Wild Rice Retreat has 35 rooms across seven “Ricepods,” eight “Nests,” and five “Treehauses.” The Ricepods are compact 312-square-foot structures with an entry porch and two twin beds. The 480-squarefoot Nests include a sitting area and a private bedroom. The two-story, 1,548-square-foot Treehauses offer four bedrooms, each with
March/April 2023 its own bathroom. The smaller cabins are perched above the land on piers, while the Treehauses are set on cinder-block foundations. Their upper story is taller than the lower one and cantilevers out to make a covered porch; inside, the kitchen/living room has windows on three sides. All cabins are faced in cedar siding (unfinished and painted blue) and Richlite panels with interiors lined in drywall and basswood. Salmela, Zimmer, and TVL Studio are currently at work on a second phase that will add homes available for purchase to the retreat.
The realized improvements maintain a distinctive, open outdoor fireplace that Salmela designed for the original Wild Rice, an element seen in many of the architect’s private homes. The shallow C–shaped structure, built in brick and painted white, is a vertical marker. “It’s about this primitive idea of the beauty of sitting around a campfire at night,” Salmela said. But the morning after, things don’t look so hot. With this shape, the smoke still runs up the inside surface; the resulting accreted soot looks like a Robert Motherwell painting, Salmela mused. It also reads like a ruin, as if a prior building set around the hearth had burned down, with only a column remaining.
Last year, Wild Rice Retreat won a Commendation for Excellence in Design for Well-Being from AIA Minnesota. Over the years, people have visited Wild Rice and, inspired, called Salmela to initiate their own projects. “The phone keeps ringing,” the architect noted. “I still can't figure out why these people come to us. But they appear.”
Wild Rice Retreat is one reason. Zimmer said, “It's hard not to feel anything but a big sigh of relief and joy when you arrive.” JM
Facing, above left: The original restaurant building has been augmented by a campus of small outbuildings. Landscape design by Travis Van Liere Studio connects the structures.
Facing, above right: A Ricepod cabin set into the woods
Bottom, top left: The site plan shows how guests accommodations are strung along walking paths. The Sanctuary building contains the sauna.

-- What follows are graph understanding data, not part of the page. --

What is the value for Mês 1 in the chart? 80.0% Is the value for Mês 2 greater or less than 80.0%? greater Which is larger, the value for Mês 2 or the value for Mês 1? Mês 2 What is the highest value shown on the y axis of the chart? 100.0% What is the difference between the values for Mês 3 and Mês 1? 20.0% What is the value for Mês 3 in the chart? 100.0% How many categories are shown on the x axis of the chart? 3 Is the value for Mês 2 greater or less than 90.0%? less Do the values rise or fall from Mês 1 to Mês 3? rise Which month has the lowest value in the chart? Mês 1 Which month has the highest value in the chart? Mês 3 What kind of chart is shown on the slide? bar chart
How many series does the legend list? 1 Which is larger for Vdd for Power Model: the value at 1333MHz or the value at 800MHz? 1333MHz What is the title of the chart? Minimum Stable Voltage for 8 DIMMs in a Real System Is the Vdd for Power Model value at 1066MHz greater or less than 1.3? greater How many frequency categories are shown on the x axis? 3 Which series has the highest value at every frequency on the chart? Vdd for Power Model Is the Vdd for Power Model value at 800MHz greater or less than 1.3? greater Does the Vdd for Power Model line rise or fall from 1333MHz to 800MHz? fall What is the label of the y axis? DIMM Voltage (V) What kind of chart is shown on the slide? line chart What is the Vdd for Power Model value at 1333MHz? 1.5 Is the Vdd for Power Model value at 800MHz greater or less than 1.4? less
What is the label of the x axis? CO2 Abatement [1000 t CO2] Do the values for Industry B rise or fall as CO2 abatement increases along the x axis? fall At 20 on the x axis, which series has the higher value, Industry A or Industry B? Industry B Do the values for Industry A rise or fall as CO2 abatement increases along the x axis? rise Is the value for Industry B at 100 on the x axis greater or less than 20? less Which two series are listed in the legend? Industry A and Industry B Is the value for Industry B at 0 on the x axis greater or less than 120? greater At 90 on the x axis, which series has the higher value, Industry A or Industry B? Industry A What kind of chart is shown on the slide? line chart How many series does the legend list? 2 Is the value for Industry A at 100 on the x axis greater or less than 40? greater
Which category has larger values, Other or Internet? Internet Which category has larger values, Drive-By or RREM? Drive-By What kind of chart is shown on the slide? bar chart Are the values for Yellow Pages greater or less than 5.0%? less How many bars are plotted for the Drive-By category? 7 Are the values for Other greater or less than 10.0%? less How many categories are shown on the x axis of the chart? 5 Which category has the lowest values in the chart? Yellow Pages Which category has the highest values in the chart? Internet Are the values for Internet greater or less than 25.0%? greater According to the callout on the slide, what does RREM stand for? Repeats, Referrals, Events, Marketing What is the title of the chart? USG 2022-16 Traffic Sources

Top, left: Many smaller events, including yoga and meditation sessons, are held in the freestanding peace pod.
Top, right: Wild Rice’s original walkways and structure continue to be put to use, including the standalone outdoor fireplace.
Above, right: The main dining space has been converted for classes and meetings. Its red ceiling remains.
Left: The Nest interiors, finished in basswood, include a kitchen, bathroom, table for two, seating area, and bedroom.